We rooted for the Patriots. It was the Year of Revenge – where they would beat every team that denied them Super Bowl victories of the past. We wanted them to win, but the Giants took that away. We didn’t expect that either.
In the last couple weeks several people I know have had things happen they didn’t expect:
A young couple gave birth to their daughter – they didn’t expect her to need open heart surgery immediately afterward.
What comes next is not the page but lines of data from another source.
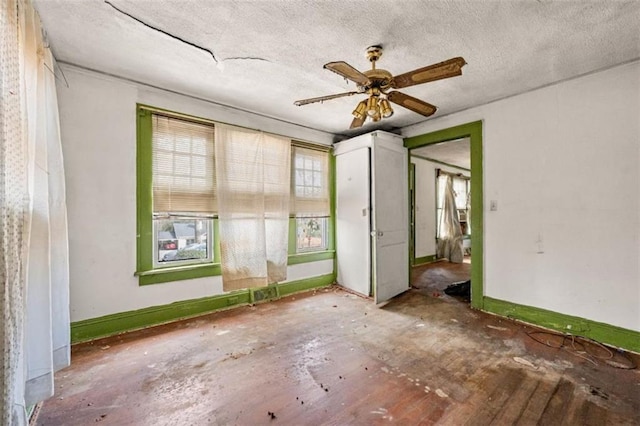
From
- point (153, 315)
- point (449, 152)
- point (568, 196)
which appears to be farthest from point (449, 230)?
point (153, 315)

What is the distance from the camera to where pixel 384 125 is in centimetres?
416

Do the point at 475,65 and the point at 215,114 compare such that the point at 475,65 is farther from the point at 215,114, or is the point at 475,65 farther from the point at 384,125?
the point at 215,114

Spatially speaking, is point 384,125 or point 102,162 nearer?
point 102,162

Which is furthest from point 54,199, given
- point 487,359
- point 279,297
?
point 487,359

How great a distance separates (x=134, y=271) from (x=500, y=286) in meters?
4.04

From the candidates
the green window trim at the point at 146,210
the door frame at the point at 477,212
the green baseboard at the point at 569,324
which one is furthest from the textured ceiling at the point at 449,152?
the green window trim at the point at 146,210

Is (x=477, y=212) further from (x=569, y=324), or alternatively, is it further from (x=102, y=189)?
(x=102, y=189)

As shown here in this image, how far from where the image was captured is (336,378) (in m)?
1.96

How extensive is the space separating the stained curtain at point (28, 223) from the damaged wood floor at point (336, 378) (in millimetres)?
422

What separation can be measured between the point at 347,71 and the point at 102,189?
2.53 meters

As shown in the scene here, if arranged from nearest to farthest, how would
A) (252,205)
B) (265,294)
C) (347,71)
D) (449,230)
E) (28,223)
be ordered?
(28,223)
(347,71)
(252,205)
(265,294)
(449,230)

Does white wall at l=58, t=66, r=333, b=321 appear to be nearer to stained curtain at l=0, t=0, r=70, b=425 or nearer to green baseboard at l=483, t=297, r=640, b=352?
stained curtain at l=0, t=0, r=70, b=425

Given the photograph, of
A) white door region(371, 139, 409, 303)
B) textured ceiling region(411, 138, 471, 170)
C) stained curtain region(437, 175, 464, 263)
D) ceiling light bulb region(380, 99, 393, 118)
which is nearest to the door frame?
white door region(371, 139, 409, 303)

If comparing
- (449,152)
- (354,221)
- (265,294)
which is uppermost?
(449,152)
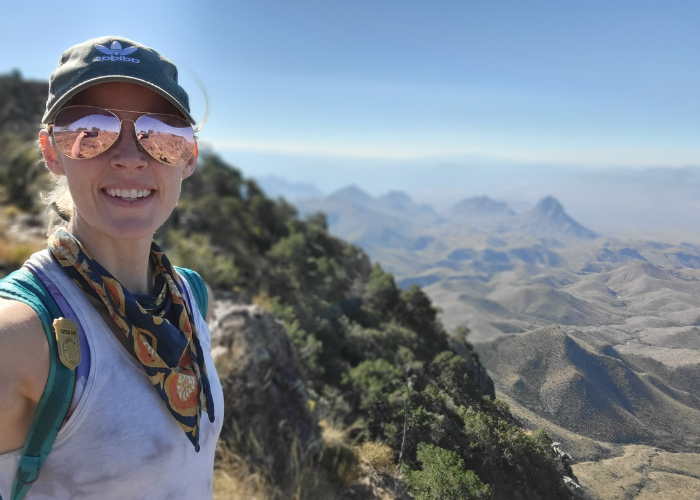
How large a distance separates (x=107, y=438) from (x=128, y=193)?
0.91m

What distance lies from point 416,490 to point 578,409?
865 mm

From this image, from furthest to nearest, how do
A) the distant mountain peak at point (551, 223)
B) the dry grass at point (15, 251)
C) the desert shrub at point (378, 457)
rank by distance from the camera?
the dry grass at point (15, 251)
the distant mountain peak at point (551, 223)
the desert shrub at point (378, 457)

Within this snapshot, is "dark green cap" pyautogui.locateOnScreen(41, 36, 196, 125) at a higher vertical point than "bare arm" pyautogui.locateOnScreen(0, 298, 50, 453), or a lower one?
higher

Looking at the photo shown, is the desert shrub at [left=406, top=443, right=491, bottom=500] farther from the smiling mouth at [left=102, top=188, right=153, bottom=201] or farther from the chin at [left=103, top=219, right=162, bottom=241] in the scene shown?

My son’s dream was to be a Marine – we didn’t expect that he would be medically discharged.
A friend expected that her son would make a certain baseball team – he didn’t.
A friend’s father was finally healing after a difficult illness – they didn’t expect his sudden death.
A police officer didn’t expect that a foot pursuit would end in a need for shoulder surgery.
A group of five people driving home from the Super Bowl didn’t expect that three of them would never make it – after they were hit by a drunk driver.
On the other hand, sometimes we expect things not to happen, and we are surprised and pleased. A check arrives in the mail. A new job offer. Flowers on the doorstep (hint, hint!).
Our lives are constantly changing, twisting and turning, bringing pain and bringing joy. We never know what to expect. Especially as spouses of those with crisis-driven careers. And newsflash: there’s not a darn thing we can do about it. So much of life is out of our control.
What we can control is our expectations of loved ones. If there is discord, misunderstanding or conflict, often it is because others failed to meet our expectations. They didn’t make it on time, they didn’t have the right response, they were insensitive, they didn’t do what was asked. We are disappointed, we are angry, we want to lash out, and sometimes we even want to give up. So much of conflict is based on assumptions.
What am I expecting of my spouse? My kids?
People at work, school?
What am I expecting of friends, family?
What am I expecting of God?
What do others expect of me?
Are these expectations fair? If not, we adjust.
Have I communicated them clearly? If not, then I can start today.
I think these questions are worth asking and answering. We can’t control the unexpected happenings of life, and obviously we won’t always get what we expect. But we can take honest inventory of what we expect from those we love, and communicate clearly, improving our relationships, and making life just a little bit better.